Code Refactoring with GPT-3: Practical Prompt Patterns That Work

Code-capable language models can automatically refactor entire codebases and translate code between languages to deliver faster, more efficient implementations.

Early on with GPT-3, there were a lot of discoveries that showed what was possible. One of the clearest examples was code: the fact that it could write code led directly to code generation efforts, then Codex, and now something that’s basically evolved into an entire platform unto itself.

And sure, it was delightful to realize the model could translate between English and Korean (and Korean and English) or generate code, but it also wasn’t terribly surprising—these are language models. What started to stand out was what “really good” translation could mean in practice, beyond just language: better ways to communicate across distance, time, and languages.
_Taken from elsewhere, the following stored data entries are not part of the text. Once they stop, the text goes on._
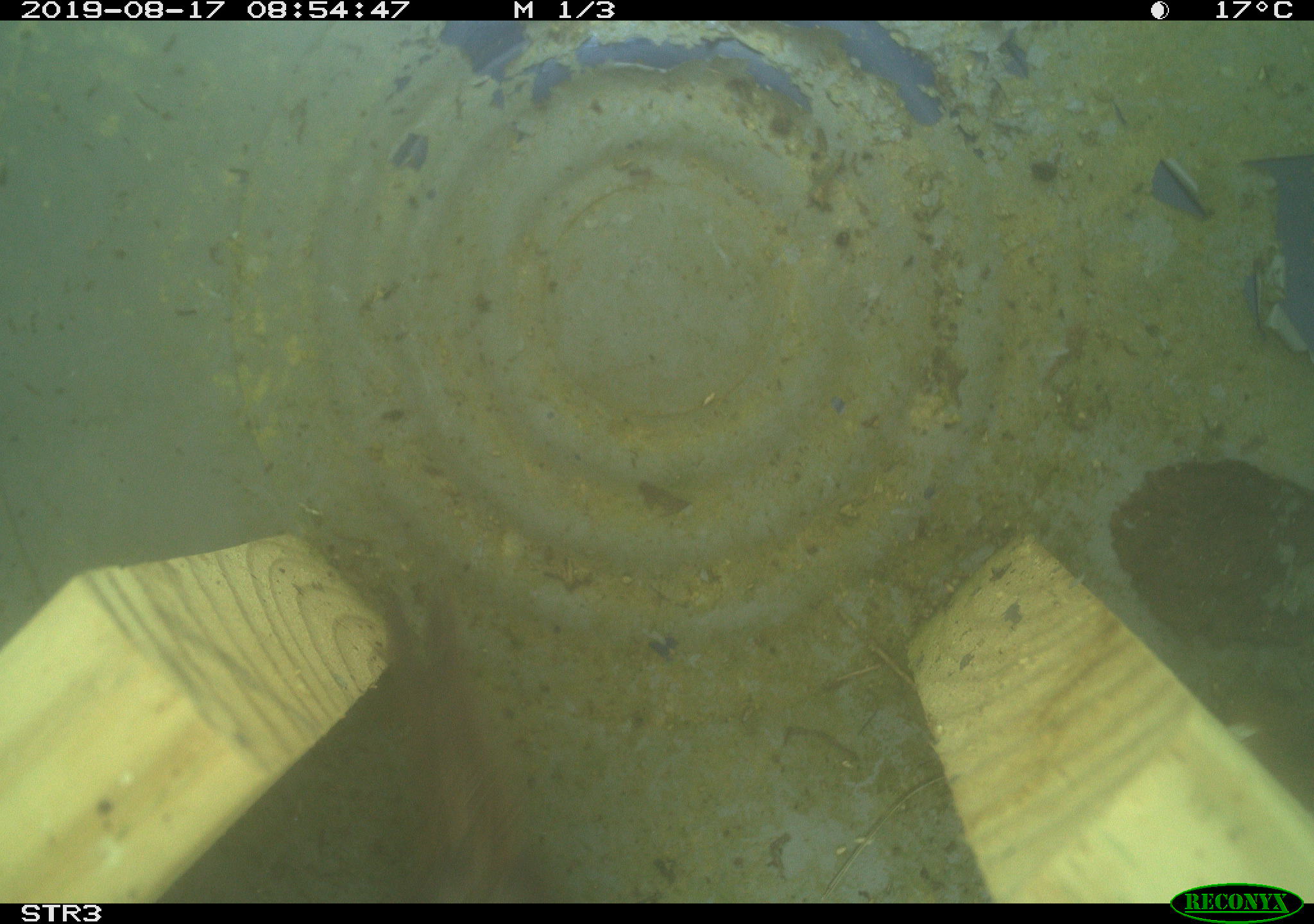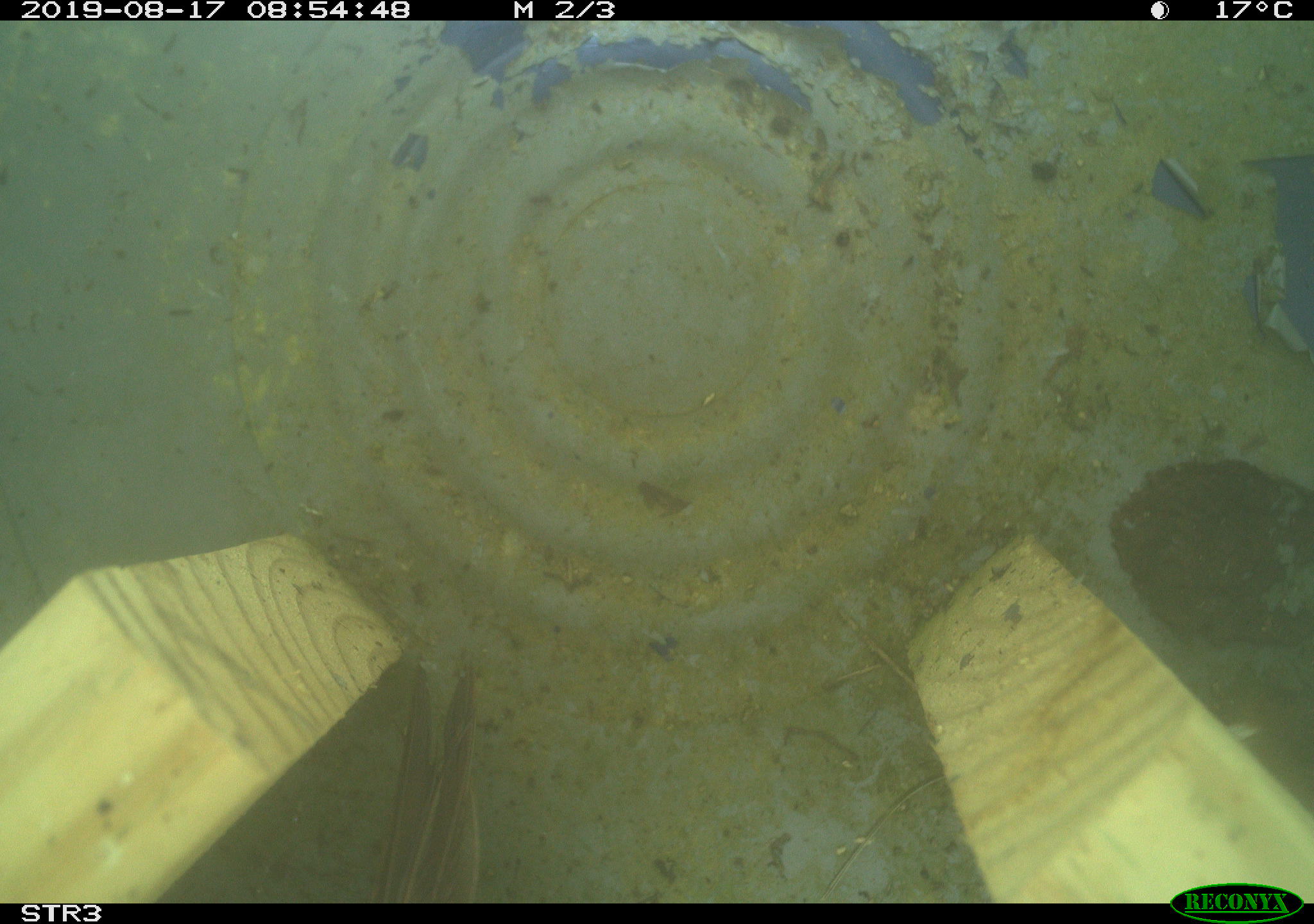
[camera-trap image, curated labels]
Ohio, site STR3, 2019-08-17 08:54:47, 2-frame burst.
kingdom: Animalia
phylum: Chordata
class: Aves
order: Passeriformes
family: Passerellidae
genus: Melospiza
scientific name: Melospiza melodia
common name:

With code, we found something even more immediately concrete. You could take Python and just tell the model, “rewrite this in a language like R,” and all of a sudden you could instantly make something much more efficient. That’s still one of the most exciting areas as these models become more capable: we’re watching them refactor entire codebases. And people who aren’t as experienced in the language they’re switching to can still do really cool things.

In hindsight, I think that should have been a bigger signal to people about the power of this. Just the fact that you had a model that could take most of the code written in the world and make it dramatically faster and more efficient is obviously of huge value—and I don’t think people have actually priced that in yet.